EXCERPT PROVIDED -

Start of Block

On August 31, 2018, the Company entered into a share exchange agreement (the “Agreement”) to purchase 100% of the issued and outstanding common shares of CIN Energy Materials Inc., a Private Company, (“CIN”), which holds 100% interest in 3,846-hectare Grindstone Copper-nickel-cobalt project in an unexplored region of Northwestern New Brunswick, Canada. The acquisition has been accounted for as an asset acquisition. In consideration for the net assets acquired, the Company agreed to issued to the Shareholders of CIN a total of 12,000,000 common shares of the Company valued at $1,800,000 ($0.15 per share) pursuant to the terms of the Agreement. The Company also issued 666,666 units as finders fees in connection with this transaction which was valued at the same price of the non-flow-through private placement of $0.15 per unit totalling $100,000. As a result of this transaction CIN became a wholly-owned subsidiary of the Company. This transaction was completed on December 21, 2018. The purchase price of $1,900,000 was allocated to the value of exploration and evaluation assets.
On October 17, 2019, the Company announced that Diamond drilling had commenced its work on the Grindstone property.
The first phase of the drill program will focus on three high-priority target areas identified through the company's 2018 mobile magnetotelluric (MMT) airborne survey. These target areas were selected in conjunction with the company's geophysical consultant, Campbell & Walker Geophysics Ltd., and are additionally supported with coincident nickel and cobalt stream sediment and soil geochemical anomalies. Approximately 1,200 metres of drilling are expected for this first phase.
The Grindstone project was previously explored by Noranda in the early 1990s, which completed regional airborne magnetics and ground geochemical surveys before undertaking a shallow five-hole diamond drill campaign. On reinterpretation of both these historical data and the 2018 MMT airborne data, it became clear to the company that Noranda's drilling did not come close to intersecting the MMT target zones, nor did it explain the highly anomalous silt and soil geochemistry.

End of Block

[Phrase grounding data]
Start of Block

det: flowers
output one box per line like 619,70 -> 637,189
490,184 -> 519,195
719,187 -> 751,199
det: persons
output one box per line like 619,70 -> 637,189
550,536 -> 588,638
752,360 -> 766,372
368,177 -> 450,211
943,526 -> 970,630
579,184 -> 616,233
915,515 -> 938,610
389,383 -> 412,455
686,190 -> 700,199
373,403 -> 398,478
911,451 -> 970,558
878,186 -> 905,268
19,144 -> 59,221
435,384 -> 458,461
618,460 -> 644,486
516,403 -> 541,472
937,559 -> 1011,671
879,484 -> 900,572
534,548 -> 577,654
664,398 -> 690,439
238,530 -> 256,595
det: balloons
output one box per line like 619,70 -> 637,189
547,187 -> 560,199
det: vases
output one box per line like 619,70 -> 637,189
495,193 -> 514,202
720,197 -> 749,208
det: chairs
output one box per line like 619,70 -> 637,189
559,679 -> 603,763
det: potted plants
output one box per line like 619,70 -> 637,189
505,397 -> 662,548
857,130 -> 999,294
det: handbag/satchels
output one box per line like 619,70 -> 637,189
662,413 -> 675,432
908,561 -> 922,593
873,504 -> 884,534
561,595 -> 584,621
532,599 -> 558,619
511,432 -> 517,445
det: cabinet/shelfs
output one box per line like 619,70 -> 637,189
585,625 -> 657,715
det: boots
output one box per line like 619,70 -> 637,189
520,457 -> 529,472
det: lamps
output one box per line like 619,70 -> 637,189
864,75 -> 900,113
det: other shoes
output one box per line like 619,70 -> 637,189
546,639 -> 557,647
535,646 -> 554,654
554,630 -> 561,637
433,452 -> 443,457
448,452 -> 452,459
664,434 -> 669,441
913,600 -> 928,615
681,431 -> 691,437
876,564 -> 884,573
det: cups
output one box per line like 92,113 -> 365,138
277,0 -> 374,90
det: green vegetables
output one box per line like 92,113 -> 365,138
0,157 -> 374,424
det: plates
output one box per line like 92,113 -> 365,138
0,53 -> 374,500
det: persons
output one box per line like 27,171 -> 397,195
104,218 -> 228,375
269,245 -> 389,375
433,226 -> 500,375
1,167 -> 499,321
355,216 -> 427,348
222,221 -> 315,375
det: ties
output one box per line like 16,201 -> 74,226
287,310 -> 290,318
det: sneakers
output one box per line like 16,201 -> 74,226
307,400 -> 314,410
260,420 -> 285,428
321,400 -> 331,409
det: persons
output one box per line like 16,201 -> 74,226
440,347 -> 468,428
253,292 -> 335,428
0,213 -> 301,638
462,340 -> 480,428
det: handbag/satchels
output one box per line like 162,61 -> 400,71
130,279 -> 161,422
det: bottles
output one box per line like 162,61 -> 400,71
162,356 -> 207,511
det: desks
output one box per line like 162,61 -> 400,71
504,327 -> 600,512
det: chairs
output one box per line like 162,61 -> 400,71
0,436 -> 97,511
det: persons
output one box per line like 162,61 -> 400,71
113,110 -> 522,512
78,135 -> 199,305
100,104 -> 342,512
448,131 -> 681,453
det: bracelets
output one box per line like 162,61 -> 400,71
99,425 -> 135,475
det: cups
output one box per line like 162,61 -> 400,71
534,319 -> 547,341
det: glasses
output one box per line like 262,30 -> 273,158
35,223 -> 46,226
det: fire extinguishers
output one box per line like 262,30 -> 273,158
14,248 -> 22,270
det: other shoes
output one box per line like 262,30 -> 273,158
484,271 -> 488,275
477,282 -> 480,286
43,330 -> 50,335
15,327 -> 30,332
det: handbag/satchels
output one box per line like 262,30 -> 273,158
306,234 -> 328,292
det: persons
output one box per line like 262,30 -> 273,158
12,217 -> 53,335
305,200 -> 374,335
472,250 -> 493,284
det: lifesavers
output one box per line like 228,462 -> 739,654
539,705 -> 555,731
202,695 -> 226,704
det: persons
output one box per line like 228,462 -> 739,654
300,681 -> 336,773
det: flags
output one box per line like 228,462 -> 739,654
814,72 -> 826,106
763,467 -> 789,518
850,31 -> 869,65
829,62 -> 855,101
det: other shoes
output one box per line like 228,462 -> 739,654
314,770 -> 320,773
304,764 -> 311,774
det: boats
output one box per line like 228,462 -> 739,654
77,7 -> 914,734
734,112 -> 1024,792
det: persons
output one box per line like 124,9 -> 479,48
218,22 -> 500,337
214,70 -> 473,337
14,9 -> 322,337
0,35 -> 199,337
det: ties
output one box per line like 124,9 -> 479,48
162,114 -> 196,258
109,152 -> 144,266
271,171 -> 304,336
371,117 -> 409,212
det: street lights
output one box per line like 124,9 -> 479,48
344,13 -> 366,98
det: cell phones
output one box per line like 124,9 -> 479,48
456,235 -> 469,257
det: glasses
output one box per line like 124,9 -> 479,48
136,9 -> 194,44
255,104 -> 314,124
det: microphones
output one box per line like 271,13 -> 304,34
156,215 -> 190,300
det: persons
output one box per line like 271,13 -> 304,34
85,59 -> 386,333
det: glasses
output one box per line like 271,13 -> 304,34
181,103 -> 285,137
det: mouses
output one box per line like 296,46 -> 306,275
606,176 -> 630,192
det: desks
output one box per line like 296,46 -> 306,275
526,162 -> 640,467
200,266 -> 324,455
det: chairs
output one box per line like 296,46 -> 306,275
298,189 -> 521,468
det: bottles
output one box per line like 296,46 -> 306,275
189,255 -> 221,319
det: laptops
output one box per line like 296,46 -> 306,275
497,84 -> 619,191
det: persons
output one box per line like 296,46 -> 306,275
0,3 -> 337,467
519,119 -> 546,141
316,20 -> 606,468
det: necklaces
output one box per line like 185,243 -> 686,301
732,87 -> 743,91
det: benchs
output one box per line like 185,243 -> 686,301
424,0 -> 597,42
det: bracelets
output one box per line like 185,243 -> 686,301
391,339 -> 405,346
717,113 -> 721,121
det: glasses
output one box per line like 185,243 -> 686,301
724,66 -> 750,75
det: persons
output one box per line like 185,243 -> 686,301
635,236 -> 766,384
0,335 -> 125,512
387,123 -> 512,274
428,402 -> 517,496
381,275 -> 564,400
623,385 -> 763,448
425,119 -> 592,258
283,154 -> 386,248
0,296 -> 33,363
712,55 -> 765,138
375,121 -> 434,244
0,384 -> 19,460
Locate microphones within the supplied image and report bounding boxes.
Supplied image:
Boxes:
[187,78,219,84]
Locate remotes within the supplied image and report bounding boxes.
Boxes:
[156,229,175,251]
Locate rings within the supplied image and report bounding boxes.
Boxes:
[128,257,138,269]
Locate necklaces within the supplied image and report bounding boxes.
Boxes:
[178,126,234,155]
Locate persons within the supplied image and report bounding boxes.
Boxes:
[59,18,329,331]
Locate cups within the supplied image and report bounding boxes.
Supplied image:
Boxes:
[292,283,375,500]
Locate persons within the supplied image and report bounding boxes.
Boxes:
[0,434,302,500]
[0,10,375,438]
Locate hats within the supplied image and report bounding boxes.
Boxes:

End of Block

TASKS TO CARRY OUT -
• 1. Answer these questions about the Grindstone project excerpt:
(a) How many common shares did the Company agree to issue to the shareholders of CIN?
(b) What is the name of the company's geophysical consultant?
(c) Which company explored the Grindstone project before, and when?
• 2. Print a passage of the Grindstone project excerpt word for word, beginning at the words "The Grindstone project" and stopping after "and soil geochemistry.".

TASK SOLUTIONS -
• 1.
(a) 12,000,000 common shares, valued at $1,800,000 ($0.15 per share).
(b) Campbell & Walker Geophysics Ltd.
(c) Noranda, in the early 1990s.

• 2.
The Grindstone project was previously explored by Noranda in the early 1990s, which completed regional airborne magnetics and ground geochemical surveys before undertaking a shallow five-hole diamond drill campaign. On reinterpretation of both these historical data and the 2018 MMT airborne data, it became clear to the company that Noranda's drilling did not come close to intersecting the MMT target zones, nor did it explain the highly anomalous silt and soil geochemistry.